- _EXERCISE PROMPT_:
Copy out the text of each of the records below word for word, leaving the pictures out.

- _DATA EXTRACTS_:
- Opening Delimiter -
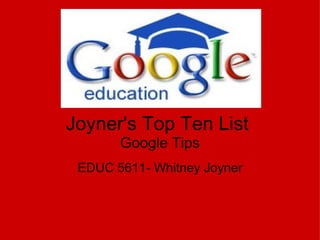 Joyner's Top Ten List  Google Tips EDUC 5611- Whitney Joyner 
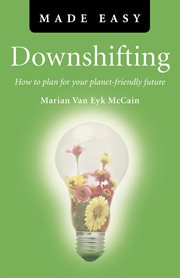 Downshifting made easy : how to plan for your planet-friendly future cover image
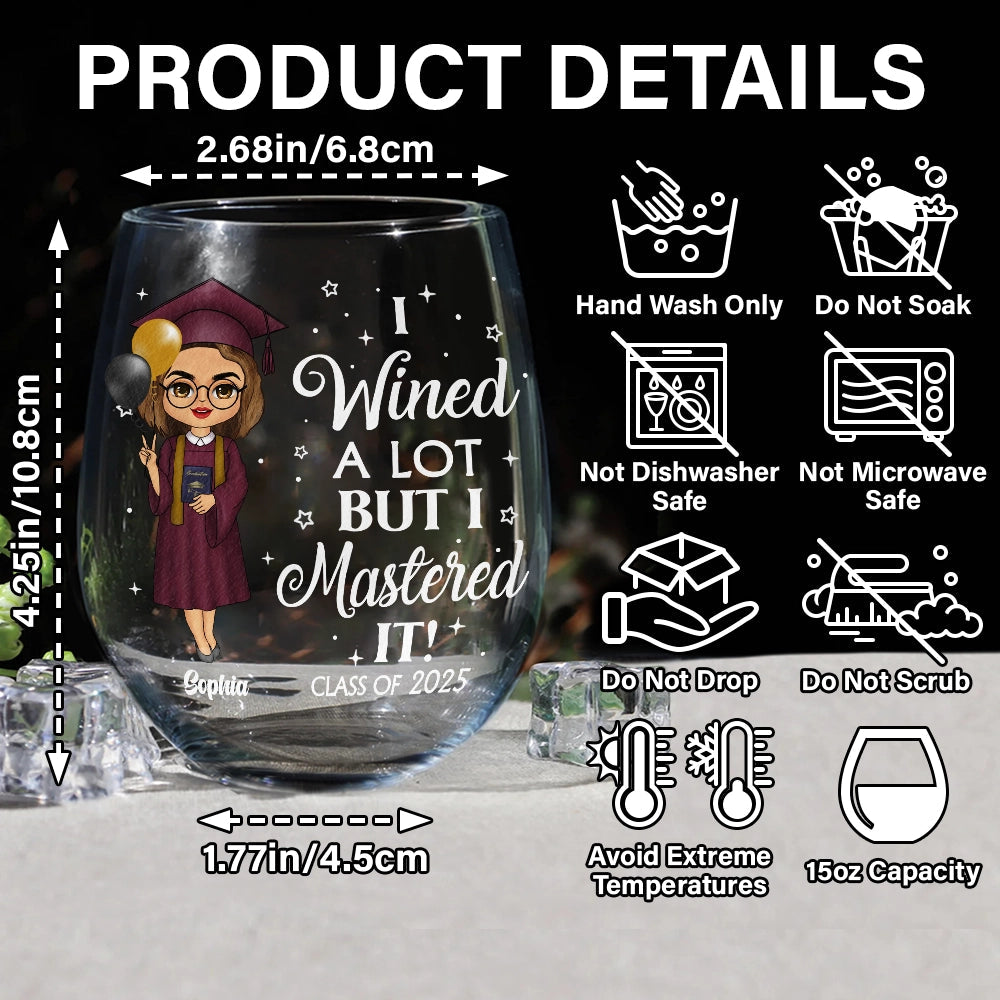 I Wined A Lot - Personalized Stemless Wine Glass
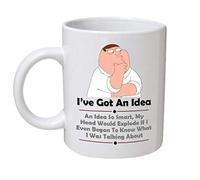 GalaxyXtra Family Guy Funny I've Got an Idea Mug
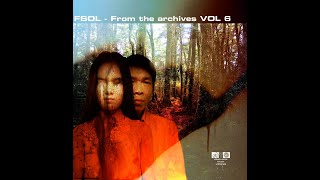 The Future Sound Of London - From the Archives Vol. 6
- Closing Delimiter -
- _SOLUTION FOR THIS PROBLEM_:
 Joyner's Top Ten List  Google Tips EDUC 5611- Whitney Joyner 
 Downshifting made easy : how to plan for your planet-friendly future cover image
 I Wined A Lot - Personalized Stemless Wine Glass
 GalaxyXtra Family Guy Funny I've Got an Idea Mug
 The Future Sound Of London - From the Archives Vol. 6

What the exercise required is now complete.